Александр Сурмава <avramus@gmail.com> wrote: 
 
"Surely implements have some symbolic quality – they represent their objects – but this representation is not something arbitrary, but entirely objective, something that fundamentally arises from their tangible form which was formed in the process of object oriented activity. Thus a bird’s wing represents air and flight and this representation, which has nothing to do with any arbitrariness, is just what Marx and Ilyenkov meant as ideal representation."
 
DK: But form reflects function in words too. Just as birds wings may either be adapted for gliding or for self-powered flight, words may depend on the environment or include their own source of power. For example, our everyday words tend to be short and morphologically simple, while our scientific words are longer and morphologically complex. Nouns and verbs carry their object reference in their persons, but deictics and demonstratives do not. Long sentences are more polite than short ones, and commands are highly stripped down and streamlined in very much the same way that a bird's wing is. And of course, function reflects history in turn.
 
Александр Сурмава <avramus@gmail.com> wrote: 
 
"It is significant that Vygotsky stumbles along such type of representation when a child involved into the experimental game of renaming objects rejects some of such renamings. Thus he/she easily approves renaming of a chair into a train but he/she affectively rejects renaming  a lamp into a table, or a knife into a chair. Vygotsky didn’t find a better explanation of this ultimately interesting phenomenon than to say: “Experiments show that both in play and in speech the child is far from consciously realizing the relativity of the sign operation or of the arbitrarily established connection of sign and meaning” (“Tool and symbol…”). He obviously failed to take into account this phenomenon as a key to the most intimate mechanism of formation of human consciousness. So if we need an example of "semiotic dead end" we have no need to leave psychological field for Saussure’s linguistics because Vygotsky’s psychology gives us an excellent
 example of the same conventionalist genre."
 
DK: Vygotsky's failure is not obvious to me at all. In his lectures on play at the Herzen Pedogogical Institute, he clearly does realize that the child's activity has a lot to do with whether he can play horsie with a stick or a matchstick or a card or a table. 
 
But Vygotsky is very clear that we are looking at something that develops, and that later on, the older child really is able to make anything into anything. So the activity-oriented semiosis you are talking about is only one stage in the process that he is talking about; in order to play horsie with a table rather than a stick, you have to be able to abstract away the leggedness of the horse and then re-attach it symbolically.
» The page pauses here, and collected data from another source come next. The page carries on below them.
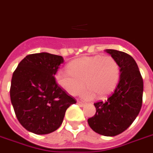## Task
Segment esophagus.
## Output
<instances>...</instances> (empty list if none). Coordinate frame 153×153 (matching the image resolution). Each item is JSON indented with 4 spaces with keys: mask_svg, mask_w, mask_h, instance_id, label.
<instances>
[{
    "mask_svg": "<svg viewBox=\"0 0 153 153\" xmlns=\"http://www.w3.org/2000/svg\"><path fill=\"white\" fill-rule=\"evenodd\" d=\"M77 105L80 107H83L84 106V103L82 102V101H80V100H77Z\"/></svg>",
    "mask_w": 153,
    "mask_h": 153,
    "instance_id": "esophagus-1",
    "label": "esophagus"
}]
</instances>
Александр Сурмава <avramus@gmail.com> wrote: 
 
"I do think that such very strict philosophical (≡scientific) concept as “ideality” (“reflection”) is deep enough to help us understand concrete psychological phenomena (for example, the way  languages are learned). Surely if it is really strict, not vague. 
 
DK: And I perfectly agree. The problem is change and development. The way in which a footprint reflects a foot is different from the way in which a shoe reflects a foot. And the way in which the word "foot" accomodates a foot is also rather different from the way the word "pedicure" conforms with it.